On the other hand, the Lama might be planning to disappear along the mysterious “Middle Way” that baffles all detection. If so, the dog and Dawa Tsering might be exceedingly useful in tracing him. If the offer to send Samding with a message were not a trick, it would at least acquaint the dog with Samding’s smell; and it might be that the Lama was ignorant about a trained dog’s hunting ability.
Finally, as the carriage dawdled through the sun-baked, thronging streets, Ommony reached the conclusion that he had been guided by intuition when he gave orders to Dawa Tsering. A man who has lived in a forest for the greater part of twenty years, and has studied native life and nature in the raw as methodically as Ommony had done, achieves a faith in intuition that persists in the face of much that is called evidence. He decided to carry on, at least one step farther, trusting again to intuition that assured him he was not in serious danger and wondering whether the Lama was not quite as puzzled as himself.
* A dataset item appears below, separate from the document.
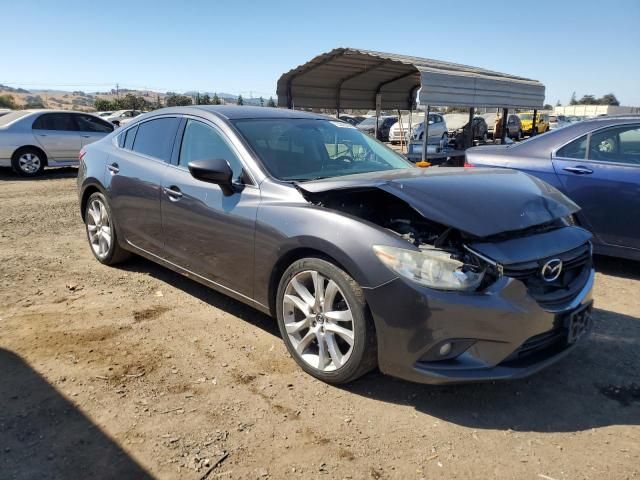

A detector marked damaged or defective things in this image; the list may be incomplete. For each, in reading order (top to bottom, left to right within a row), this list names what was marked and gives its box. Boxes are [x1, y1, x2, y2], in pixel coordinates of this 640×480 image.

He glanced at the Lama’s face, hoping to detect a trace of worry.
But the Lama was asleep. He was sleeping as serenely as a child, with his head drooped forward and his shoulders leaning back into the corner. Samding made a signal not to waken him.
The carriage dawdled on. The Lama stirred, glanced through the slats to find out where they were, and dozed away again. The streets grew narrower, and then broadened into unpaved roads that wandered between high walls and shuttered windows, in a part of Delhi that Ommony only knew by hearsay and from books. It was shabbily exclusive—drab—with plaster peeling from old-fashioned houses and an air of detachment from excitement in all forms. Here and there a Moslem minaret uprose above surrounding flat roofs, and trees peeped over the wall of a crowded cemetery. They were going northward, toward where the ruins of really ancient Delhi shelter thieves and jackals in impenetrable scrub and mounds of debris; a district where anything might happen and no official be a word the wiser.
Suddenly the carriage checked and turned between high walls into an alley with a gate at the farther end. The driver cried aloud with a voice like a prophet of despair announcing the end of all things; the double gate swung wide, not more than a yard in advance of the horse’s nose; paved stones rang underfoot; the gates slammed shut; and the Lama came to life, opening first one eye, then the other.
“All things end—even carriage rides,” he said in English, looking hard at Ommony. But Ommony was still of the opinion it was better to pretend he did not understand that language.
Somebody opened the carriage door from outside—a Tibetan, all smiles and benedictions, robed like a medieval monk—who chattered so fast in a northern dialect that Ommony could not make head or tail of it. Samding cut short the flow of speech by pushing past him, followed by Maitraya. Ommony got out next, his eyes blinded for the moment by sunlight off the white stone walls of a courtyard; and before he could take in the scene the carriage containing the Lama moved on again and disappeared through a gate under an arch in a barrack-like building; the gate was pulled shut after it by some one on the inside.
It was a four-square courtyard, dazzling white, paved with ancient stones, surrounded on three sides by a cloister supported on wooden posts, on to which tall narrow doors opened at unequal intervals. There was no attempt at ornament, but the place had a sort of stern dignity and looked as if it might originally have been a khan for northern travelers. The windows on the walls above the cloister roof were all shuttered with slatted blinds, and there were no human beings in evidence except Samding, Maitraya and the Tibetan who had opened the carriage door; but there were sounds of many voices coming from the shuttered window of a room that opened on the cloister.
Samding stood still, facing Ommony, silent, presumably waiting for the message he was to take. Ommony spoke to him in Urdu:
“Is this our destination? Or do we go elsewhere from here?”